In veel landen waren kosten van buitenlandse beroepssporters niet aftrekbaar. Door de uitspraken in deze twee zaken is dat echter niet langer houdbaar. Landen moeten hun wetgeving hierop aanpassen. Dit is langzaam maar zeker ook gebeurd47. Voor Nederland was dit geen probleem. Hier bestond al vanaf de invoering van de speciale beroepssportersregeling in 2001 de

kostenvergoedingsbeschikking en later de kleine vergoedingsregeling. Hiermee konden beroepssporters voor de sportbeoefening al een kostenbeschikking aanvragen bij de inspecteur om kosten aftrekbaar te maken. In andere Europese landen heeft dit langer geduurd. In 2011 hadden België, Duitsland, Frankrijk, Spanje, Tsjechië en Zweden hun wetten zodanig aangepast dat deze min of meer in lijn waren met de uitspraken van het Hof van Justitie. Griekenland, Italië en Portugal en meerdere Oost-Europese landen hadden dit in 2011 echter nog niet gedaan.

Doordat regels niet in alle landen gelijk zijn is het voor sporters lastig hun belastingzaken goed te regelen als ze in meerdere landen sporten.

3.6.2 De zaak X48

Samenvatting feiten:

De Nederlandse voetbalclub Feyenoord speelde in 2002 en 2004 oefenwedstrijden in Nederland tegen twee Engelse clubs waarvoor deze Engelse clubs beide een X-bedrag ontvingen. In geding is de vraag of Feyenoord of de Engelse clubs inhoudingsplichtig zijn.

Feyenoord stelt in deze – thans bij het HvJ aanhangige - zaak dat het geen loonbelasting in hoeft te houden, omdat dat in een soortgelijk geval tegen een club uit Nederland ook niet zou hoeven. De Nederlandse club zou de vergoeding zelf opnemen in de winstbelasting. Het zou voor Feyenoord daarom om fiscale redenen minder interessant zijn om een oefenwedstrijd tegen een

buitenlandse club te spelen in vergelijking met een Nederlandse club. Hierdoor komt mogelijk het vrije verkeer van diensten in het geding.

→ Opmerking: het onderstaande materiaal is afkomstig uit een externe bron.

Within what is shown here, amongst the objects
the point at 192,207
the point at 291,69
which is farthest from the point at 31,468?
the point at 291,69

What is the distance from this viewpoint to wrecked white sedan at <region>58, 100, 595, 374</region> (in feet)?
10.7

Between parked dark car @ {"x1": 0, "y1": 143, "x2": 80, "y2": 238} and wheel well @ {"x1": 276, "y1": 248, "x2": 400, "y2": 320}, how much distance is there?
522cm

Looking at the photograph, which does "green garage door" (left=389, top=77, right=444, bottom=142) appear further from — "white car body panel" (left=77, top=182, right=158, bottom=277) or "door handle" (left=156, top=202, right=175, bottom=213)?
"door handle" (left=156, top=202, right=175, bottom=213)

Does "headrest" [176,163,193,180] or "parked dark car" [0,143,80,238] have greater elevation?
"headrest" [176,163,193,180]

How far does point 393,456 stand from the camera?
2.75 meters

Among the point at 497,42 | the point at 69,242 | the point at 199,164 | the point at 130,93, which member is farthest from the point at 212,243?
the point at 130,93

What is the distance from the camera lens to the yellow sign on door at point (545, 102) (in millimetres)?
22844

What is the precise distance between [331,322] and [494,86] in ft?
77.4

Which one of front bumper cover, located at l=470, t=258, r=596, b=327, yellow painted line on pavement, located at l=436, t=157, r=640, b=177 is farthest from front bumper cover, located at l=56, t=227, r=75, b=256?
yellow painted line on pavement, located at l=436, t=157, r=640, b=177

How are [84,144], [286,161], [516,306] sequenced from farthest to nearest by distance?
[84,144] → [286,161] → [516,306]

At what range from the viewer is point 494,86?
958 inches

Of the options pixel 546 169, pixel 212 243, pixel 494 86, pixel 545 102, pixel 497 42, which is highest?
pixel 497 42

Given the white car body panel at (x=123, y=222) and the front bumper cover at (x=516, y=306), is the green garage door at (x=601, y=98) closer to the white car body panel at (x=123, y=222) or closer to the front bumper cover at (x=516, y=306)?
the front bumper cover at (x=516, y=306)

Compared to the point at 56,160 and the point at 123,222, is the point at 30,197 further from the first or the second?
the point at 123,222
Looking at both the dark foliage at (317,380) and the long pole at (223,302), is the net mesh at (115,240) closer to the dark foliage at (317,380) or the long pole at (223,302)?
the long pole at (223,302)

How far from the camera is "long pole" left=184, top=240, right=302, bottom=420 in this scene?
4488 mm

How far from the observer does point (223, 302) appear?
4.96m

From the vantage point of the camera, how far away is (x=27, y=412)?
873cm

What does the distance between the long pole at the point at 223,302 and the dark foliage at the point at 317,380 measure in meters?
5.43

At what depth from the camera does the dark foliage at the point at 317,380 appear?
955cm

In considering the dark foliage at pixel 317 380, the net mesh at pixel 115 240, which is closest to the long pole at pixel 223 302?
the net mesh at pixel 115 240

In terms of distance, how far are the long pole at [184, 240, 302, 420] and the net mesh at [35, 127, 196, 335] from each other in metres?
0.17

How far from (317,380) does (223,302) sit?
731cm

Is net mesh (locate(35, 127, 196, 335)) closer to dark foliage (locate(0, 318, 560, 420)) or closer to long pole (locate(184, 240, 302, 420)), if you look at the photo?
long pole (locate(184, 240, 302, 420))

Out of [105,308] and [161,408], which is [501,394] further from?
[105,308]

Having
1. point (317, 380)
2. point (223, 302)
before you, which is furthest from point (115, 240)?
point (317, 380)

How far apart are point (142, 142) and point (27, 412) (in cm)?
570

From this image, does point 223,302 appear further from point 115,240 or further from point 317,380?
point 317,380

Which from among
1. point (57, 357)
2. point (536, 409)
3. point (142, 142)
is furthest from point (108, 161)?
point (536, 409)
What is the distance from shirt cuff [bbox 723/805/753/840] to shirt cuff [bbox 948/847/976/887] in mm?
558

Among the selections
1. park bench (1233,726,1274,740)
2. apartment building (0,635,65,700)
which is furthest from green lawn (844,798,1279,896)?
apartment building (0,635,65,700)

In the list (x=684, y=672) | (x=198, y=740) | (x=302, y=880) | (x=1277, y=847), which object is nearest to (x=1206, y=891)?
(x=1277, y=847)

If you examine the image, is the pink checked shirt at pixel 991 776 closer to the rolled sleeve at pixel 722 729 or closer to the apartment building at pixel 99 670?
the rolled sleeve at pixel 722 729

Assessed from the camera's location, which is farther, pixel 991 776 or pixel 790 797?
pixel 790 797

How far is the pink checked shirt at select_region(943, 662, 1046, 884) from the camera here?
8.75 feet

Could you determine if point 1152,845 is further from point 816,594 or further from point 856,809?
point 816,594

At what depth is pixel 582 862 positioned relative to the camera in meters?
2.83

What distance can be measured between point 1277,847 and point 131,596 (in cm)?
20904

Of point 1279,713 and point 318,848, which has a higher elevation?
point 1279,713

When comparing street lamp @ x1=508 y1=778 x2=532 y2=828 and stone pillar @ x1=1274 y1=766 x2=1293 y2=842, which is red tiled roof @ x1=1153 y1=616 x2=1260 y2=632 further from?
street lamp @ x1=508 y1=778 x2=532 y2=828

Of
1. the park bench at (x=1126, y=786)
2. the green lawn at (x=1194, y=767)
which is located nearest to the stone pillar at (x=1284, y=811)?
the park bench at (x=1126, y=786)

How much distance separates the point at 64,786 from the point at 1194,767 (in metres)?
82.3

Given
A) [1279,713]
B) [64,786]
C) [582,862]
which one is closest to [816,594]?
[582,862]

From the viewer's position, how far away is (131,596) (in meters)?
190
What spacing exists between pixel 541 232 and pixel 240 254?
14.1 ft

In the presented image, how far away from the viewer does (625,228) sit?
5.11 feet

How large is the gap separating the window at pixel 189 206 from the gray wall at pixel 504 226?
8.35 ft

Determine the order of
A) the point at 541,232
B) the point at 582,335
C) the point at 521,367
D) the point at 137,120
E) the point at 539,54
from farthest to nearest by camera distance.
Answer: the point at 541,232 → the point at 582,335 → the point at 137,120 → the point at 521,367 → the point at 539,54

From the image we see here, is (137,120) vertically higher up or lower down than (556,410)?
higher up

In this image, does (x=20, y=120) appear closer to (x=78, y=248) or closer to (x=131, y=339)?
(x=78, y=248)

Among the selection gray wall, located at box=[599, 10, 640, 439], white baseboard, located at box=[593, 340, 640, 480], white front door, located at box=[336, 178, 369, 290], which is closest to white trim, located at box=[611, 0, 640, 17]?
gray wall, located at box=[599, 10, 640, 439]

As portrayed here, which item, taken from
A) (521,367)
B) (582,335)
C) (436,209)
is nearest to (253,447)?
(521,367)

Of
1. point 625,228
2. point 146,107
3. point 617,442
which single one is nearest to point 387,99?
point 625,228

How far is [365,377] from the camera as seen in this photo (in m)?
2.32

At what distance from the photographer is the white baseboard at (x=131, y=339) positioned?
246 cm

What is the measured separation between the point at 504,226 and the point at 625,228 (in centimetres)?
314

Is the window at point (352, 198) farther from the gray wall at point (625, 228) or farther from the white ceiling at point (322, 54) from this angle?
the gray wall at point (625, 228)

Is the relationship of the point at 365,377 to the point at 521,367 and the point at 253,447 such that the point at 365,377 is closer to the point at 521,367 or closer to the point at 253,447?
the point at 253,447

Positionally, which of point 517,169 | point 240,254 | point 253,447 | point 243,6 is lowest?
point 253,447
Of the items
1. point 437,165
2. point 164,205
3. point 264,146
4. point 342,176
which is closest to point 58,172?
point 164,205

Aanvullende literatuur over de zaak -X

In hun artikel49 bespreken Molenaar en Grams de zaak-X. Feyenoord heeft in deze zaak geen belasting ingehouden terwijl dit op basis van de Wet op de loonbelasting 1965 wel had

gemoeten. Mogelijk is dit uit onwetendheid of omdat men toen al dacht dat deze heffing in strijd was met de vrijheid van diensten. Hoe dan ook had Feyenoord loonbelasting in moeten houden. De Engelse clubs hadden een KVB aan kunnen vragen om hiermee kosten af te trekken. Deze waren mogelijk hoger geweest dan de opbrengst, waarmee de heffing teniet zou zijn gedaan. Als er wel loonbelasting ingehouden zou zijn, dan was het lastig geweest om in het woonland de belasting te verrekenen. Dit komt enerzijds doordat de belasting niet te verrekenen zou zijn met de winstbelasting in het Verenigd Koninkrijk. Anderzijds zou het verrekenen via de individuele spelers ook lastig zijn omdat zij een maandsalaris ontvangen en daarnaast staan de inkomsten op naam van de club en niet op die van de individuele spelers.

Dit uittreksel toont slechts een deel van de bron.